Text block =>

------------

首页 > ACM题库 > HDU-杭电 > HDU 4669-Mutiples on a circle -动态规划-[解题报告]HOJ
2015
09-17

HDU 4669-Mutiples on a circle -动态规划-[解题报告]HOJ

Mutiples on a circle

问题描述 :

Tom has a necklace with n jewels. There is a number on each jewel. Now Tom wants to select a wonderful chain from the necklace. A chain will be regarded wonderful if the wonderful value of the chain is a multiple of a key number K. Tom gets the wonderful value using this way:He writes down the number on the chain in clockwise order and concatenates them together. In this way, he gets a decimal number which is defined as the wonderful value.
For example, consider a necklace with 5 jewels and corresponding numbers on the jewels are 9 6 4 2 8 (9 and 8 are in neighborhood). Assume we take K=7, then we can find that only five chains can be multiples of K. They are 42, 28, 896, 42896 and 89642.

Now Tom wants to know that how many ways he can follow to select a wonderful chain from his necklace.

输入:

The input contains several test cases, terminated by EOF.
Each case begins with two integers n( 1 ≤ n ≤ 50000), K(1 ≤ K ≤ 200),the length of the necklace and the key number.

------------

Information shown =>
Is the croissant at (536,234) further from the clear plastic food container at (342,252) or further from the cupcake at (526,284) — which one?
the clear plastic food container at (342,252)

------------

To do =>
Copy out the necklace problem page above word for word, from its first line to its last.

Solution to this exercise =>
首页 > ACM题库 > HDU-杭电 > HDU 4669-Mutiples on a circle -动态规划-[解题报告]HOJ
2015
09-17

HDU 4669-Mutiples on a circle -动态规划-[解题报告]HOJ

Mutiples on a circle

问题描述 :

Tom has a necklace with n jewels. There is a number on each jewel. Now Tom wants to select a wonderful chain from the necklace. A chain will be regarded wonderful if the wonderful value of the chain is a multiple of a key number K. Tom gets the wonderful value using this way:He writes down the number on the chain in clockwise order and concatenates them together. In this way, he gets a decimal number which is defined as the wonderful value.
For example, consider a necklace with 5 jewels and corresponding numbers on the jewels are 9 6 4 2 8 (9 and 8 are in neighborhood). Assume we take K=7, then we can find that only five chains can be multiples of K. They are 42, 28, 896, 42896 and 89642.

Now Tom wants to know that how many ways he can follow to select a wonderful chain from his necklace.

输入:

The input contains several test cases, terminated by EOF.
Each case begins with two integers n( 1 ≤ n ≤ 50000), K(1 ≤ K ≤ 200),the length of the necklace and the key number.